## Brief:
Drop the pictures and repeat the remaining data exactly.

## Given records:
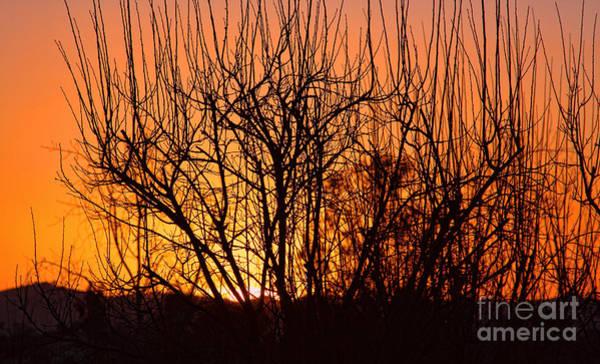 Photograph - Temecula At Sunset By Diana Sainz by Diana Raquel Sainz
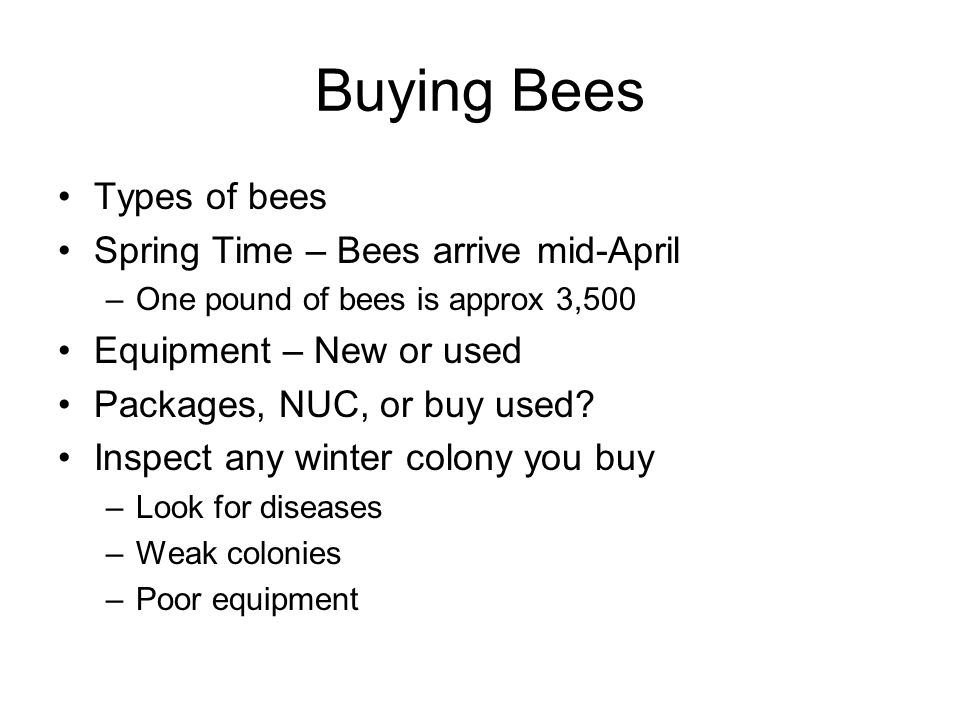 Buying Bees Types of bees Spring Time – Bees arrive mid-April –One pound of bees is approx 3,500 Equipment – New or used Packages, NUC, or buy used.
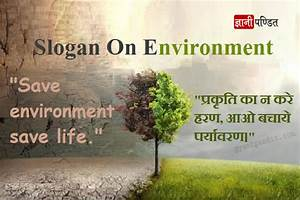 Short Essay On Environment Pollution you are doing homework the type of cover letter written to inquire about possible job openings quizlet doing other people's homework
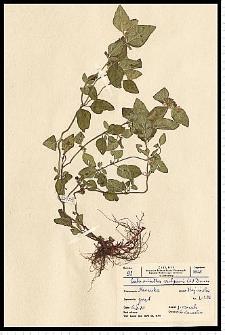 Clinopodium vulgare L.
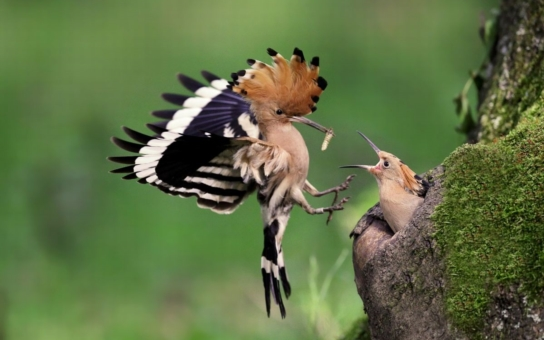 Ani nedutají, jen chrní? Speciální budky pro ohrožené dudky připravili ornitologové v milovické rezervaci. Podmínky jako na pastvinách divokých koní tito vzácní ptáci nikde jinde nenajdou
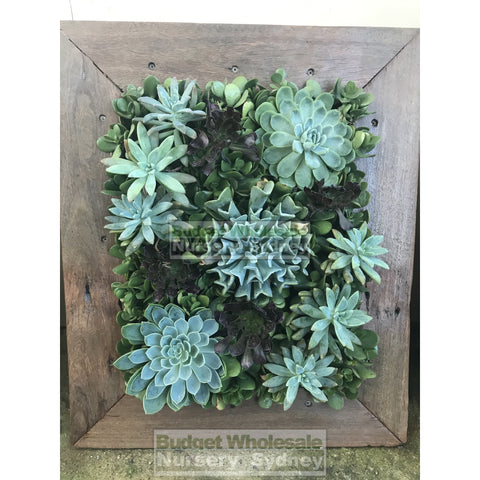 Assorted Succulent Plants in Frame Medium -  500mm x 600mm Living wall Picture Frame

## Answer box:
 Photograph - Temecula At Sunset By Diana Sainz by Diana Raquel Sainz
 Buying Bees Types of bees Spring Time – Bees arrive mid-April –One pound of bees is approx 3,500 Equipment – New or used Packages, NUC, or buy used.
 Short Essay On Environment Pollution you are doing homework the type of cover letter written to inquire about possible job openings quizlet doing other people's homework
 Clinopodium vulgare L.
 Ani nedutají, jen chrní? Speciální budky pro ohrožené dudky připravili ornitologové v milovické rezervaci. Podmínky jako na pastvinách divokých koní tito vzácní ptáci nikde jinde nenajdou
 Assorted Succulent Plants in Frame Medium -  500mm x 600mm Living wall Picture Frame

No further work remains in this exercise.